▸ **Source passage**
John Wayne (Ethan Edwards), Jeffrey Hunter (Martin Pawley), Vera Miles (Laurie Jorgensen), Ward Bond (Capt.Rev.Samuel Clayton), Natalie Wood (Debbie Edwards), John Qualen (Lars Jorgensen), Harry Brandon (Chief Scar), Ken Curtis (Charlie McCorry), Hank Worden (Mose Harper), Harry Carey Jnr (Brad Jorgensen), Olive Carey (Mrs Jorgensen), Antonio Moreno (Emilio Figueroa),
A common question in quizzes, which 1957 Buddy Holly hit took its title from a phrase oft-repeated by John Wayne in a film of the previous year? Answer, of course, ‘That’ll be the Day’. The Searchers has become, in the eyes of modern Hollywood, the prototype John Ford western and one of the great undoubted masterpieces of American cinema. Though such adulation is well-deserved, it is perhaps slightly ironic. It may be John Ford’s finest film, but it’s by no means my favourite and by no means representative of his earlier career. My favourite Ford film is also his most representative, My Darling Clementine. But as a final major statement in a genre and location he knew so well, as a moving and sharp reversal of the idealistic screen persona of John Wayne, and into the racism at the heart of modern America, it’s powerful stuff in anyone’s language.
In 1868, three years after the Confederacy surrender, Ethan Edwards returns home for the first time to his brother and sister-in-law and their children. While there he goes off with some Texas Rangers to check into some Comanche activity, only to realise that they have been tricked. Returning home he finds the whole family massacred, aside from the two daughters, who are abducted. He vows to get them back, but the family’s adopted half-breed son goes with him to make sure he doesn’t vent his racist fury on the girls, who he sees as contaminated. Their quest takes them many years.
Make no question about it, The Searchers is not a pretty film, indeed in places it becomes brutal, even sadistic. Wayne’s character goes beyond being plain ambiguous; he’s a racist, misogynistic bully who one senses is almost using this mission as an excuse to vent some fury left over from the Civil War defeat he has never accepted. He valiantly, at least in his eyes, tries to go against the trend and preserve what he believes the South stood for. In the end, though, just as he condemned the dead Comanche to wander the spirit plains after shooting his eyes out, he himself is finally doomed to wander, symbolised by the opening and closing scenes of the darkened doorways. Mind you, you can’t help but feel for him on occasion; who wouldn’t be appalled at seeing the corpse of his eldest niece – raped, murdered and left as carrion for the birds in a canyon – tossed aside like the lifeless doll of younger sister Debbie.
Yet Ford’s film is not just set in the dark places, Winton Hoch’s gorgeous photography revelling in the golden sunsets and blue skies in a way perhaps even outdoing his earlier work on She Wore a Yellow Ribbon. With this film Ford is not only preserving the myth of the old west, but reinventing his own myth and that of his star. A feeling intensified by Max Steiner’s majestic use of folk tunes to accompany his own mournfully immortal score, which makes the heart soar of every film buff who hears it. Not forgetting that cast, dominated by Wayne’s most layered performance, full of pent up bitterness, prejudice and regret and, in his final walk away, a nod to Harry Carey. And if Hunter and Wood are rather shallow, Miles is a delight as the eternally waiting Laurie, Bond his joyously exaggerated self as Clayton, Curtis suitably annoying as the gormless alternative suitor and Hank Worden immortalised in his rocking chair as prairie mooncalf Mose Harper. It’s the Ford film that even those who dislike Ford venerate. A monument to Ford, Wayne, American homesteaders and Monument Valley itself, The Searchers is a film that calls out to you to take it home, now and for all time.

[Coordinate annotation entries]
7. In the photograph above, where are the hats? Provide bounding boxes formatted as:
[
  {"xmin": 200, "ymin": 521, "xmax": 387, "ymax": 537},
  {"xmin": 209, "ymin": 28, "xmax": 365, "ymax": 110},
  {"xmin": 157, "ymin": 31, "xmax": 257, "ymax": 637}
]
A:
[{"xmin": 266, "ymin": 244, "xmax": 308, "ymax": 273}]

--

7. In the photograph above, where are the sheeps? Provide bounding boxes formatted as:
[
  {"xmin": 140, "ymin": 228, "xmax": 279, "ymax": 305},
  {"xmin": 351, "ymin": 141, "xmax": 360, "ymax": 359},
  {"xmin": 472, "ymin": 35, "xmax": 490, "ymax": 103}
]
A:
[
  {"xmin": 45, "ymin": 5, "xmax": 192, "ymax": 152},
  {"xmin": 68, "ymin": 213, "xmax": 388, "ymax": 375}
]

▸ **Goal 1**
Report every line of the listing that contains the string "xmin". Case counts.
▸ **Goal 2**
Write what comes next in the film review of The Searchers, picking up after its final sentence.

▸ **Written answer 1**
  {"xmin": 200, "ymin": 521, "xmax": 387, "ymax": 537},
  {"xmin": 209, "ymin": 28, "xmax": 365, "ymax": 110},
  {"xmin": 157, "ymin": 31, "xmax": 257, "ymax": 637}
[{"xmin": 266, "ymin": 244, "xmax": 308, "ymax": 273}]
  {"xmin": 140, "ymin": 228, "xmax": 279, "ymax": 305},
  {"xmin": 351, "ymin": 141, "xmax": 360, "ymax": 359},
  {"xmin": 472, "ymin": 35, "xmax": 490, "ymax": 103}
  {"xmin": 45, "ymin": 5, "xmax": 192, "ymax": 152},
  {"xmin": 68, "ymin": 213, "xmax": 388, "ymax": 375}

▸ **Written answer 2**
The greatest “western” film in the entire history of the cinema; one of John Ford’s greatest films ever (perhaps #2 behind THE GRAPES OF WRATH) and a crowning jewel of American cinema.
John Wayne’s iconic, existential performance (the most complex turn of his career) and the film’s sweeping on-location cinematography are on the highest level of craftsmanship.
“That’ll be the day.”
It is titanic piece of cinema, as wide in interpretation as the Monument Valley backdrop where it’s story of revenge is played out.
Allan Fish does the film justice here.
Controversy has swirled around this western ever since its release in 1956. Chief among the criticisms leveled at it is John Wayne’s Ethan Edwards’ “racist” hatred of the Comanches, manifested from the first minute he sees his brother’s stepson, who is one-eighth Indian. In this day and age, when anything that smacks of “racism” is deemed to lower a work of art’s rating, Edwards’ freely voiced antipathy to the Indians is considered by many to be more than sufficient to demote this film from “Best Western of all time,” which some have called it.
I don’t feel that way about “The Searchers.” Ethan Edwards was a product of his time and society, and thus would not have stuck out as particularly “different” among Southern and Western men of that day. After all, it is made clear that he fought for the Confederacy in the Civil War.
The only flaw I find in the depiction of Edwards’ racial views is that the movie never makes quite clear why he holds them to such an extreme degree. None of the other settlers appear to share his smoldering hatred of the Comanche. I have read a review which says that one can catch a fleeting glimpse of a tombstone in the scene in the cemetery; the epitaph states that a woman with the last name “Edwards” was killed by the Comanche years earlier. Could this have been Ethan’s mother? His wife? No clue is ever given.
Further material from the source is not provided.